Chloroplast genome maps of C. capitata (Wall.) Moq. (A, B), C. officinalis Kuan (C), and C. officinalisC. capitata (D). Genes inside the circle are transcribed clockwise, and genes outside are transcribed counterclockwise. The dark gray inner circle corresponds to the GC content, and the light gray circle corresponds to the AT content.*
SSR and LSR analysis
3.2
SSRs, also known as microsatellites, are short tandem repeats consisting of 1 to 6 nucleotides. These sequences are characterized by the consecutive repetition of a small nucleotide motif, and the number, type, and distribution of SSR loci vary among species (Chen and Huang, 2004).

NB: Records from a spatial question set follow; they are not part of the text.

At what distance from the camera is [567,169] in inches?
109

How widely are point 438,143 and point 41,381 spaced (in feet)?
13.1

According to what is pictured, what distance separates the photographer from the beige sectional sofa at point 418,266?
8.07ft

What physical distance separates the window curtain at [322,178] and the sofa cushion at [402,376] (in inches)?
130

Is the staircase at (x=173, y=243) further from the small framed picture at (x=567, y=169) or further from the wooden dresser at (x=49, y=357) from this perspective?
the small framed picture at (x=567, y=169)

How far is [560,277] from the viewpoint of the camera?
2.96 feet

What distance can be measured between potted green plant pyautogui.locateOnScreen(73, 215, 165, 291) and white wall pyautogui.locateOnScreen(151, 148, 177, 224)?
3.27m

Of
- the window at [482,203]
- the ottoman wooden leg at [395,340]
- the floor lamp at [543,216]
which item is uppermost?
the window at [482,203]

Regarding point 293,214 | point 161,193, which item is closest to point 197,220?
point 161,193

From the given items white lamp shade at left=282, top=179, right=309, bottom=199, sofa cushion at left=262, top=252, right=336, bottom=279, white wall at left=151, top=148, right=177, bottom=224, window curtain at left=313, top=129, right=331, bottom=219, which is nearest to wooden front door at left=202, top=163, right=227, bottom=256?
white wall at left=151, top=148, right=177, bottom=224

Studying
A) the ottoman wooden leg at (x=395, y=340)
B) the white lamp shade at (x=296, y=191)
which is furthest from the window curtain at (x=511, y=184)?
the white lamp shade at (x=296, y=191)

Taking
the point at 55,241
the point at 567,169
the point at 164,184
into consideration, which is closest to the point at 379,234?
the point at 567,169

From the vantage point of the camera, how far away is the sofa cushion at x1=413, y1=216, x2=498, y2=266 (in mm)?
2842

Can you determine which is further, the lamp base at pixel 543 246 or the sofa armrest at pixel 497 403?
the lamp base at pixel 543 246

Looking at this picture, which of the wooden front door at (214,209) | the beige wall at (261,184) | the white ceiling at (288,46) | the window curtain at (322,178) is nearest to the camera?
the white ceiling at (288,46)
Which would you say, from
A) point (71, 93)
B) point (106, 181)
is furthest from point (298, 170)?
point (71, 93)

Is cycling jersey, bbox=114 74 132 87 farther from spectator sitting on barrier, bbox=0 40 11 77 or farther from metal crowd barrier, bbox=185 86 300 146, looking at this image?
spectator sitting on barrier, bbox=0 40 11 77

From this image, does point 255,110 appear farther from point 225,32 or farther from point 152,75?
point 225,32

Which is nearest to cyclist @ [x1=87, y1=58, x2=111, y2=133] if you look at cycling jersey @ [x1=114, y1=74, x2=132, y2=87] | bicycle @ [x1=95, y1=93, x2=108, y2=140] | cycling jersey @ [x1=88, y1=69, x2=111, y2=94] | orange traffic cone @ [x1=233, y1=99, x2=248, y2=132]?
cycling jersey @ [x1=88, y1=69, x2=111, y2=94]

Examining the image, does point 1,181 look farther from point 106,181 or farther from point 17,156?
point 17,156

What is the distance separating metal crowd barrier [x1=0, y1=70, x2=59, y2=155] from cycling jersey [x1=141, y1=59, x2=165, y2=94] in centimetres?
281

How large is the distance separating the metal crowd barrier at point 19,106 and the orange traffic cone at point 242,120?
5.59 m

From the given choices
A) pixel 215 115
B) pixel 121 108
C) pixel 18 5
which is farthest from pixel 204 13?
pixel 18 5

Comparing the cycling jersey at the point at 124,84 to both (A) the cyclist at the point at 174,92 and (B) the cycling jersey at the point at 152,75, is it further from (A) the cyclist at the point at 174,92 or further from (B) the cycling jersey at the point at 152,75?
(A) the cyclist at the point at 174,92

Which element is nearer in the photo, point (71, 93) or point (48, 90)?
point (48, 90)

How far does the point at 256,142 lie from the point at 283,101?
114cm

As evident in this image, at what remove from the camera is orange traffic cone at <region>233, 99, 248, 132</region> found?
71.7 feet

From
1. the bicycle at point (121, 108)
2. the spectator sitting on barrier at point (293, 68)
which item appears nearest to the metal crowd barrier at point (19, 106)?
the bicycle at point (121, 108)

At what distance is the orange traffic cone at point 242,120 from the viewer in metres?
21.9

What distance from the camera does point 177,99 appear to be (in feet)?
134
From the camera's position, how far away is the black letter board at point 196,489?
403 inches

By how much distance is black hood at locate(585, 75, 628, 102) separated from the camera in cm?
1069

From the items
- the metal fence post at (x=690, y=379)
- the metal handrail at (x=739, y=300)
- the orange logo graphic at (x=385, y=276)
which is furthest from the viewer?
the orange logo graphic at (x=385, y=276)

Our analysis revealed that Cyathula capitata contains four types of SSRs: mononucleotide, dinucleotide, tetranucleotide, and hexanucleotide repeats. In contrast, Cyathula officinalis and the hybrid Cyathula officinalis × Cyathula capitata exhibit only three types: mononucleotide, dinucleotide, and tetranucleotide repeats. Mononucleotide repeats predominate across all three species, with T/A repeats being the most frequent. This prevalence aligns with previous research indicating that high AT content is a common feature of higher plant chloroplast genomes. SSRs are primarily distributed in IGS regions, predominantly within the LSC region of the chloroplast genome (Yang et al., 2019). While overall SSR characteristics are similar among the species, differences in the number and distribution of SSRs were observed (Supplementary Table 4, Figure 2). Specifically, mononucleotide SSRs accounted for 93.75–94.81% of SSRs in Cyathula capitata, with repeat lengths ranging from 10 to 15. In Cyathula officinalis, mononucleotide SSRs made up 94.87%, with lengths ranging from 10 to 16.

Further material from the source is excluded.